External circuitry can be powered by VBUS (normally 5V) or by the 3V3 (3.3V) output which can source up to 300mA.


For embedded controller applications generally an external power source (other than USB) is required and this can be connected to VSYS via a Schottky diode. This will allow the PicoMite to be powered by whichever supply is producing the highest voltage (USB or VSYS). The diodes will prevent feedback into the lower voltage supply.

To minimize power supply noise it is possible to ground 3V3EN to turn off the SMPS. When shutdown the converter will stop switching, internal control circuitry will be turned off and the load disconnected. You can then power the board via a 3.3V linear regulator feeding into the 3V3 pin.

Clock Speed

By default the clock speed for the RP2040 used in the Raspberry Pi Pico is 200MHz and for the RP2350 used in the Raspberry Pi Pico 2 is 150MHz. These are the recommended maximums.

Using the OPTION CPUSPEED command, most RP2040 CPUs can be overclocked up to 420MHz or 396MHz for the RP2350 (PicoMite and WebMite only). They can also run slower to a minimum of 48MHz. This option is saved and will be reapplied on power up. When changing the clock speed the PicoMite firmware will be reset then rebooted so the USB connection will be disconnected.

Versions with Video @ 640x400 resolution have the clock set to 252MHz however this can be changed using OPTION RESOLUTION to 252MHz, 315MHz or 378MHz.
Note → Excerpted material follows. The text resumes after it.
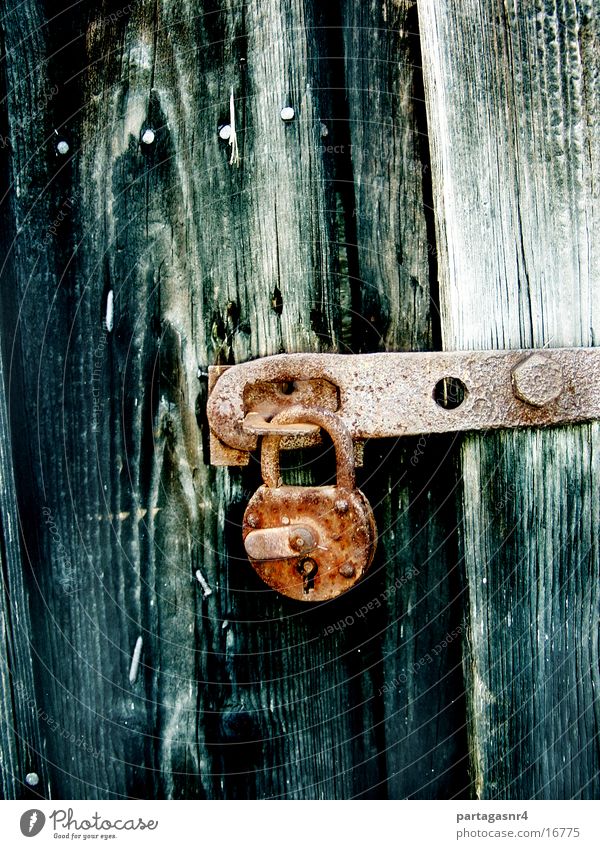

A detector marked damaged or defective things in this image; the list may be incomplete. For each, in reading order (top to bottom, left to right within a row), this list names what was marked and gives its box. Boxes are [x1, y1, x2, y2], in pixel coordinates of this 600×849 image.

rusty padlock [243, 406, 376, 600]
rusted hasp [206, 346, 600, 468]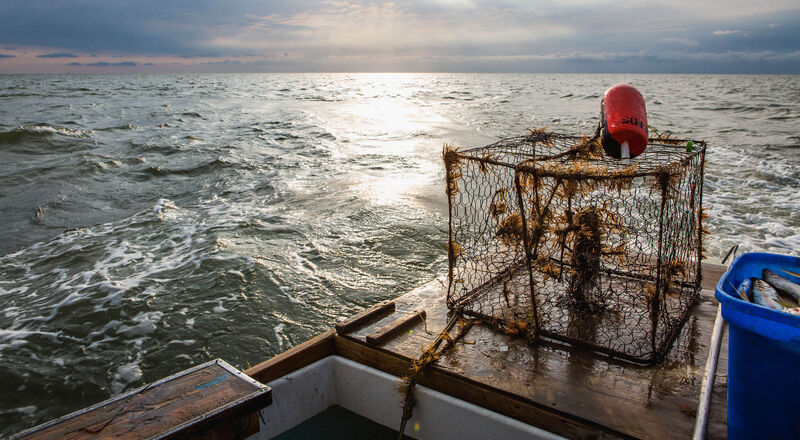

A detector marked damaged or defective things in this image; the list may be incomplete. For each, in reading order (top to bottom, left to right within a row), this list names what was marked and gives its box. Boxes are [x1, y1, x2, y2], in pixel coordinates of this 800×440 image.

rusty wire mesh [446, 131, 708, 364]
At other video resolutions the clock speed is fixed at 283.2MHz, 324MHz, 360MHz ,372MHz or 375MHz depending on the video resolution selected and this cannot be changed.
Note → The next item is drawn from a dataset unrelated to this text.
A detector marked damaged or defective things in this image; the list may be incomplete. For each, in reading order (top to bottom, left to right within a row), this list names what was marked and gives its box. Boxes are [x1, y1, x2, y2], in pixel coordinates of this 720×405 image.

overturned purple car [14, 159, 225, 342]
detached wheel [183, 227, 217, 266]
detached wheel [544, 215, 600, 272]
Nearly all tested Raspberry Pi Picos have worked correctly at 380MHz or more, so overclocking can be useful. If the processor fails to restart at its new clock speed you can reset it by loading Clear_flash.uf2 to reset the Pico to its factory fresh state.

Power Consumption

The power consumption is dependent on the clock speed, however at the default clock speed (200MHz for the RP2040 and 150MHz for the RP2350), the typical power consumption is 25mA. This does not include any current sourced or sunk by the I/O pins or the 3V3 pin:

The power consumption for the WebMite version for the Raspberry Pi Pico W is the same at 20mA with the WiFi disabled but, when the WiFi is enabled, the power consumption will rise to 40 to 70mA.